Chapitre 11-1 : blackboulé ! - Elsa
Elsa
Paris
Semaine du 2 mai 1989
Malgré l’adrénaline procurée par le lancement de son groupe, Marc accusait le coup. : il était souvent ailleurs. Abattu. Perdu. Elsa, que ressentait-elle ? Que faisait-elle ? Et leurs amis : qu’allait-il leur dire ?
Même avec Amandine, il avait ses sautes d’humeur. Parfois, ils s’abandonnaient avec passion dans le plaisir d’être ensemble. D’autres fois, elle le retrouvait assis, immobile, sur une chaise ou même dans la douche, les yeux dans le vide.
La jeune femme commençait à croire en un avenir avec Marc, et vivait cette période avec une dynamique positive. Ce n’était évidemment pas le cas d’Elsa. Elle, elle sombrait. Plongeant à corps perdu dans son travail, elle était soudain frappée d’hébétude. Elle disparaissait alors aux toilettes et en ressortait avec les yeux rougis. Le pire, c’était le soir. Seule, recroquevillée en position fœtale, elle revivait le même cauchemar : Marc filant le parfait amour avec une autre… Encore et encore… Ses amis se relayaient auprès d’elle, mais il y avait toujours un moment où elle se retrouvait livrée à elle-même. Sandrine lui proposa de venir dormir chez elle, le temps qu’elle se requinque, mais elle refusa. Elle ne voulait pas de pitié, ni devenir une charge.
Courant mai, elle se décida à agir. Elle ne pouvait plus vivre dans leur appartement. Trop de souvenirs. Elle trouva un studio lumineux à dix minutes à pied de son travail : un séjour-chambre, une vraie cuisine et de nombreux rangements. Libre immédiatement. Elle signa pour en prendre livraison dès le week-end suivant.
Marc était déjà en ligne quand son téléphone afficha le numéro d’Elsa. Il coupa court à sa conversation et bascula sur son appel juste avant qu’elle ne raccroche.
« Elsa ? dit-il, le cœur battant.
— J’ai donné congé pour l’appartement et j’ai loué un fourgon pour samedi. Si tu veux en profiter pour récupérer tes affaires, prends-le à l’agence en bas de notre rue. Sinon… tu te débrouilleras. »

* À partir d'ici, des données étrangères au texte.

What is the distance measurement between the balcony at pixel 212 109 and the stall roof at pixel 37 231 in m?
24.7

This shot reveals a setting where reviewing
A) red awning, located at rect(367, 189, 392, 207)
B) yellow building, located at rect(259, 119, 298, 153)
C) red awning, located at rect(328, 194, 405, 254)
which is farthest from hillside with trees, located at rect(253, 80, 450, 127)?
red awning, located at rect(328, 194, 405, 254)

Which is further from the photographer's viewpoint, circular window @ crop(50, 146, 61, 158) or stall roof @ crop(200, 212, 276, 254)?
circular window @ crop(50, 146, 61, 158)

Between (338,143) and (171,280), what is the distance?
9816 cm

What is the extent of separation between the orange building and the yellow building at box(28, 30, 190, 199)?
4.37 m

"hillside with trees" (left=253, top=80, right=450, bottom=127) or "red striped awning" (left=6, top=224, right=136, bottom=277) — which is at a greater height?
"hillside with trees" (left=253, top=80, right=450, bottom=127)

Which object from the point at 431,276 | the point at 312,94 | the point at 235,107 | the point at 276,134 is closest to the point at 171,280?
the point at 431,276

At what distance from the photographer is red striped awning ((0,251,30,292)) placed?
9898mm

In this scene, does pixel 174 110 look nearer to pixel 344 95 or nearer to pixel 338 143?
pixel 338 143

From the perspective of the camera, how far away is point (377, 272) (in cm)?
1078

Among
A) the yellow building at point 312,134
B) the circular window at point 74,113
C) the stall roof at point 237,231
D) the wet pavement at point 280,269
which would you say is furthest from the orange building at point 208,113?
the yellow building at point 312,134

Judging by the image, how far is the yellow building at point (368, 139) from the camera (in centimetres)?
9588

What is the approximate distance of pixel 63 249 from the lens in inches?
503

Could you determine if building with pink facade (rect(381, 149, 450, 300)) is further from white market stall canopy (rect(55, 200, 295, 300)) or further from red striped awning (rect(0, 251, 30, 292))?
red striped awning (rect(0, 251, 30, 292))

Marc sentit son pouls s’accélérer. Il happa l’air, tentant désespérément de retrouver sa respiration… une partie de lui refusait encore d’accepter que cela soit la fin de leur histoire.
« Je serais là.
— Très bien. Samedi. 9 h. »
Elle raccrocha.
Il reposa le combiné, hagard, se prit la tête dans les mains. Et pleura. Silencieusement.
Radier entra à ce moment-là. Il s’arrêta net, interdit, contemplant le visage défait d’Ancel.
« Marc ! Qu’est-ce qui se passe ? »
Comme son ami ne répondait pas, il s’approcha de lui, s’accroupit à sa hauteur et le prit par l’épaule.
« C’est grave ? Un problème de santé dans ta famille ?
— Non, non.
— Il y a une catastrophe avec la Nab ? Liée à la Suisse ? ». Il venait justement voir Ancel sur ce sujet. Il était de plus en plus convaincu que ces associés n’étaient pas de simples financiers.
« C’est personnel… Désolé, mais je n’ai pas envie d’en parler maintenant. »
Marc se leva : « Je vais prendre l’air. Je ne sais pas pourquoi tu venais… mais peut-on en discuter un autre jour ?
— Bien sûr. Je fais reporter tes rendez-vous de la journée ?
— Merci André. »
Il ne rentra chez Amandine qu’en début de soirée. Qu’avait-il fait pendant tout ce temps ? Même lui n’aurait su le dire. Il se rappelait juste d’avoir marché, erré plutôt, sans but.
Il passa le reste de la semaine dans un état second. Il traitait ses dossiers, mais sans punch. Il émanait de lui une telle impression de désespoir, que ses collaborateurs ne purent que s’en apercevoir. Très vite un consensus se fit sur la cause de cet état. Avec raison, la majorité paria sur une peine de cœur.